Molekularbiologe Emanuel Wyler forscht in Berlin an einem Nasenspray-Impfstoff mit abgeschwächten Coronaviren.
Molekularbiologe Emanuel Wyler forscht in Berlin an einem Nasenspray-Impfstoff mit abgeschwächten Coronaviren.

Menschen, die sich vor dem Piks beim Impfen fürchten, leuchtet der Nutzen eines Impfstoff-Nasensprays gegen Corona vermutlich sofort ein. Doch es geht nicht nur um Impfängste. Eine sogenannte intranasale Verabreichung hat womöglich weitere Vorteile gegenüber injizierten Impfstoffen.

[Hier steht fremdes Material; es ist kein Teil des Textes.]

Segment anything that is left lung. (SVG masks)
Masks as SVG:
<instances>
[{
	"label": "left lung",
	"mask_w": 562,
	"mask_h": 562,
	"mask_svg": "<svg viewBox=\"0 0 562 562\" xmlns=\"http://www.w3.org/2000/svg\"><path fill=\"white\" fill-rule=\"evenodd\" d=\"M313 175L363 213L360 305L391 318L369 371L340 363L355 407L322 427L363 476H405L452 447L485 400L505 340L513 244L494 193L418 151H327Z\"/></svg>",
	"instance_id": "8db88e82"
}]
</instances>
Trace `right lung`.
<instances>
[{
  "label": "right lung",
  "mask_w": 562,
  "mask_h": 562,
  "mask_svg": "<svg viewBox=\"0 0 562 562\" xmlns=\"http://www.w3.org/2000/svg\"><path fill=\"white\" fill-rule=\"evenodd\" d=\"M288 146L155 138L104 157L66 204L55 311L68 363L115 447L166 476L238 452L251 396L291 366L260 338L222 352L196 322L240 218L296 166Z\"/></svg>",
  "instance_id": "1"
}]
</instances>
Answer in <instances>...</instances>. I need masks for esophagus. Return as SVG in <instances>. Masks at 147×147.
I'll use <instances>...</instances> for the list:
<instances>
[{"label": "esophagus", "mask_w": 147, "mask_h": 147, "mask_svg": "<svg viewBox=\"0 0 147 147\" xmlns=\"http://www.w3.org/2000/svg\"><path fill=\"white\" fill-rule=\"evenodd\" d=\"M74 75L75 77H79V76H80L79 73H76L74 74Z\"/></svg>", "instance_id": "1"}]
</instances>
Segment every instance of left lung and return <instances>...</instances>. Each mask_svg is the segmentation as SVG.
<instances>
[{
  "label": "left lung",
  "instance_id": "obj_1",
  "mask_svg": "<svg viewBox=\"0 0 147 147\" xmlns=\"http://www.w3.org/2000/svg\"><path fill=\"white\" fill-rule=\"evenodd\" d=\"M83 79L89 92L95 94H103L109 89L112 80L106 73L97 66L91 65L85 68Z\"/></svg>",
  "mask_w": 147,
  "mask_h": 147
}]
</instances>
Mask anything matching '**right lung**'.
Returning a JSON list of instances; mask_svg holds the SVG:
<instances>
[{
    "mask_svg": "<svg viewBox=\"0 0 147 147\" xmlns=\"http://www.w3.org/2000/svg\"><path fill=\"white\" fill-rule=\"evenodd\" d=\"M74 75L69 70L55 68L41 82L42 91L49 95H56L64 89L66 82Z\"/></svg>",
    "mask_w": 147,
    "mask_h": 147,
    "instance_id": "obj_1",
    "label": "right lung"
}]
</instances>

Coronaviren verbreiten sich bekanntermaßen vor allem durch die Luft und gelangen daher in der Regel zunächst in Nase, Rachen und Lunge. Nur logisch erscheint es deswegen, direkt dort, in den Schleimhäuten, mit der Bekämpfung der Erreger zu beginnen – und eine Corona-Infektion so im besten Fall ganz zu vermeiden.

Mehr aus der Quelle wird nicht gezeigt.